_TASK TO COMPLETE:_ Would you output all the data exactly as it stands?

_DATA UNDER STUDY:_
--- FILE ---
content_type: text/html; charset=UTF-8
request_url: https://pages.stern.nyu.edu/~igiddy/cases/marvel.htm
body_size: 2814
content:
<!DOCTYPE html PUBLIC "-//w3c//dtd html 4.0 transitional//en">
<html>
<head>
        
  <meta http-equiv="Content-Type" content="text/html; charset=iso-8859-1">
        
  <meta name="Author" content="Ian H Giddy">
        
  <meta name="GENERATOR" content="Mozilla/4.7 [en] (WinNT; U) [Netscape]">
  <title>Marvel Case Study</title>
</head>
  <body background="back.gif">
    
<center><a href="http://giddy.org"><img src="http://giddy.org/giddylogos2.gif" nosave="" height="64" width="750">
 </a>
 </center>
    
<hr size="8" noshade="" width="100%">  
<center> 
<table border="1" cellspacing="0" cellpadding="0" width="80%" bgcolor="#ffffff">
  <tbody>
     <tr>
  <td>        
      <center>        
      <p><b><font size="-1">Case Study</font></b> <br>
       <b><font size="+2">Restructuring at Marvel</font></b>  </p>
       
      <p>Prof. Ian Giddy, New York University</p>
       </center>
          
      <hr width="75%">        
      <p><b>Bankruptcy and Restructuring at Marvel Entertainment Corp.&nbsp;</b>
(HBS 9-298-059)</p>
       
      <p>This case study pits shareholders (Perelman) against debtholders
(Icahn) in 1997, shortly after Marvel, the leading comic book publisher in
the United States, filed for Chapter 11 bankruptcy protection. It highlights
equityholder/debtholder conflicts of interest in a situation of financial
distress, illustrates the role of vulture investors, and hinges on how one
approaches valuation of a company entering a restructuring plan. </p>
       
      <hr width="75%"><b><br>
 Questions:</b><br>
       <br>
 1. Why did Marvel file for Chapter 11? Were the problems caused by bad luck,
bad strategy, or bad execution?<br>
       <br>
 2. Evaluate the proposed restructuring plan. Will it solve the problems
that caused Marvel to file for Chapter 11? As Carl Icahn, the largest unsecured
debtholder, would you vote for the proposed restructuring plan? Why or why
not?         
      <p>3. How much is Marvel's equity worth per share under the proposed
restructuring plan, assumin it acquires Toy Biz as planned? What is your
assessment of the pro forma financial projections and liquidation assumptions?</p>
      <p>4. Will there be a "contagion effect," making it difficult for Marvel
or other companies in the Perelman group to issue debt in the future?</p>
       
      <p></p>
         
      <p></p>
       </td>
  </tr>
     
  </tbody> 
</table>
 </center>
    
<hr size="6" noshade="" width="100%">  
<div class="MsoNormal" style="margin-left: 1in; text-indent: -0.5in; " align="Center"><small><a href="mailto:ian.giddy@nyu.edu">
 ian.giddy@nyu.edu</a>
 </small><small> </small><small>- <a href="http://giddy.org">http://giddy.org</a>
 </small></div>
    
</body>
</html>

_EXERCISE OUTPUT:_
--- FILE ---
content_type: text/html; charset=UTF-8
request_url: https://pages.stern.nyu.edu/~igiddy/cases/marvel.htm
body_size: 2814
content:
<!DOCTYPE html PUBLIC "-//w3c//dtd html 4.0 transitional//en">
<html>
<head>
        
  <meta http-equiv="Content-Type" content="text/html; charset=iso-8859-1">
        
  <meta name="Author" content="Ian H Giddy">
        
  <meta name="GENERATOR" content="Mozilla/4.7 [en] (WinNT; U) [Netscape]">
  <title>Marvel Case Study</title>
</head>
  <body background="back.gif">
    
<center><a href="http://giddy.org"><img src="http://giddy.org/giddylogos2.gif" nosave="" height="64" width="750">
 </a>
 </center>
    
<hr size="8" noshade="" width="100%">  
<center> 
<table border="1" cellspacing="0" cellpadding="0" width="80%" bgcolor="#ffffff">
  <tbody>
     <tr>
  <td>        
      <center>        
      <p><b><font size="-1">Case Study</font></b> <br>
       <b><font size="+2">Restructuring at Marvel</font></b>  </p>
       
      <p>Prof. Ian Giddy, New York University</p>
       </center>
          
      <hr width="75%">        
      <p><b>Bankruptcy and Restructuring at Marvel Entertainment Corp.&nbsp;</b>
(HBS 9-298-059)</p>
       
      <p>This case study pits shareholders (Perelman) against debtholders
(Icahn) in 1997, shortly after Marvel, the leading comic book publisher in
the United States, filed for Chapter 11 bankruptcy protection. It highlights
equityholder/debtholder conflicts of interest in a situation of financial
distress, illustrates the role of vulture investors, and hinges on how one
approaches valuation of a company entering a restructuring plan. </p>
       
      <hr width="75%"><b><br>
 Questions:</b><br>
       <br>
 1. Why did Marvel file for Chapter 11? Were the problems caused by bad luck,
bad strategy, or bad execution?<br>
       <br>
 2. Evaluate the proposed restructuring plan. Will it solve the problems
that caused Marvel to file for Chapter 11? As Carl Icahn, the largest unsecured
debtholder, would you vote for the proposed restructuring plan? Why or why
not?         
      <p>3. How much is Marvel's equity worth per share under the proposed
restructuring plan, assumin it acquires Toy Biz as planned? What is your
assessment of the pro forma financial projections and liquidation assumptions?</p>
      <p>4. Will there be a "contagion effect," making it difficult for Marvel
or other companies in the Perelman group to issue debt in the future?</p>
       
      <p></p>
         
      <p></p>
       </td>
  </tr>
     
  </tbody> 
</table>
 </center>
    
<hr size="6" noshade="" width="100%">  
<div class="MsoNormal" style="margin-left: 1in; text-indent: -0.5in; " align="Center"><small><a href="mailto:ian.giddy@nyu.edu">
 ian.giddy@nyu.edu</a>
 </small><small> </small><small>- <a href="http://giddy.org">http://giddy.org</a>
 </small></div>
    
</body>
</html>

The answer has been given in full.